**Required work**
Extract every line of the material below and reproduce each one without any change.
Begin Provided data
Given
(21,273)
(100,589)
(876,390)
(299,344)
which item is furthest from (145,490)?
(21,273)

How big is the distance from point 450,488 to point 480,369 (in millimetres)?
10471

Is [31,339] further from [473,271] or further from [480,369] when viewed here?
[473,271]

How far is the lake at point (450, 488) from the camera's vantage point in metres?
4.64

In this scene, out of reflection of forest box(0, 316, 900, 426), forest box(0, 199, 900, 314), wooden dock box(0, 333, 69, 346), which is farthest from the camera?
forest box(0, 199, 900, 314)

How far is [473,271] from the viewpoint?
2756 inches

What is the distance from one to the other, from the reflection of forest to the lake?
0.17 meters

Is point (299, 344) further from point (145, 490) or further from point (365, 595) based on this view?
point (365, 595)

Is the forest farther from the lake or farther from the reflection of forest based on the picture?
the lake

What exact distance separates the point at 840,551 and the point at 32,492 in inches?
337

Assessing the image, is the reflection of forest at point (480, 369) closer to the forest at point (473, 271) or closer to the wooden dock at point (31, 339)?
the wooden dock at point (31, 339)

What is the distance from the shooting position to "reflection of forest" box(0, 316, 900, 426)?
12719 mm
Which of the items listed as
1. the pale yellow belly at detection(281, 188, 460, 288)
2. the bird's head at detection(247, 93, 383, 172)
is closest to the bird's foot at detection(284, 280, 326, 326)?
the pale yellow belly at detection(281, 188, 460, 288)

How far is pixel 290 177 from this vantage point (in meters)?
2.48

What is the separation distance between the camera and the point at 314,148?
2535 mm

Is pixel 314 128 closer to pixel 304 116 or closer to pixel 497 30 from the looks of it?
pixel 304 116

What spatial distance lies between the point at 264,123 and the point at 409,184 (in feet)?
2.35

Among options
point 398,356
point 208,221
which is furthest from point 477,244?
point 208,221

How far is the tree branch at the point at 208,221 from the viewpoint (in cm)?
End Provided data
**Solution to this problem**
Given
(21,273)
(100,589)
(876,390)
(299,344)
which item is furthest from (145,490)?
(21,273)

How big is the distance from point 450,488 to point 480,369 (in millimetres)?
10471

Is [31,339] further from [473,271] or further from [480,369] when viewed here?
[473,271]

How far is the lake at point (450, 488) from the camera's vantage point in metres?
4.64

In this scene, out of reflection of forest box(0, 316, 900, 426), forest box(0, 199, 900, 314), wooden dock box(0, 333, 69, 346), which is farthest from the camera?
forest box(0, 199, 900, 314)

How far is [473,271] from the viewpoint?
2756 inches

What is the distance from one to the other, from the reflection of forest to the lake?
0.17 meters

Is point (299, 344) further from point (145, 490) or further from point (365, 595) based on this view?
point (365, 595)

Is the forest farther from the lake or farther from the reflection of forest based on the picture?
the lake

What exact distance separates the point at 840,551 and the point at 32,492 in inches?
337

Assessing the image, is the reflection of forest at point (480, 369) closer to the forest at point (473, 271) or closer to the wooden dock at point (31, 339)?
the wooden dock at point (31, 339)

What is the distance from the shooting position to "reflection of forest" box(0, 316, 900, 426)?
12719 mm
Which of the items listed as
1. the pale yellow belly at detection(281, 188, 460, 288)
2. the bird's head at detection(247, 93, 383, 172)
is closest to the bird's foot at detection(284, 280, 326, 326)?
the pale yellow belly at detection(281, 188, 460, 288)

How far is pixel 290 177 from this vantage point (in meters)?
2.48

What is the separation distance between the camera and the point at 314,148?
2535 mm

Is pixel 314 128 closer to pixel 304 116 or closer to pixel 497 30 from the looks of it?
pixel 304 116

What spatial distance lies between the point at 264,123 and the point at 409,184 (in feet)?
2.35

Among options
point 398,356
point 208,221
which is furthest from point 477,244?
point 208,221

How far is the tree branch at the point at 208,221 from the viewpoint (in cm)?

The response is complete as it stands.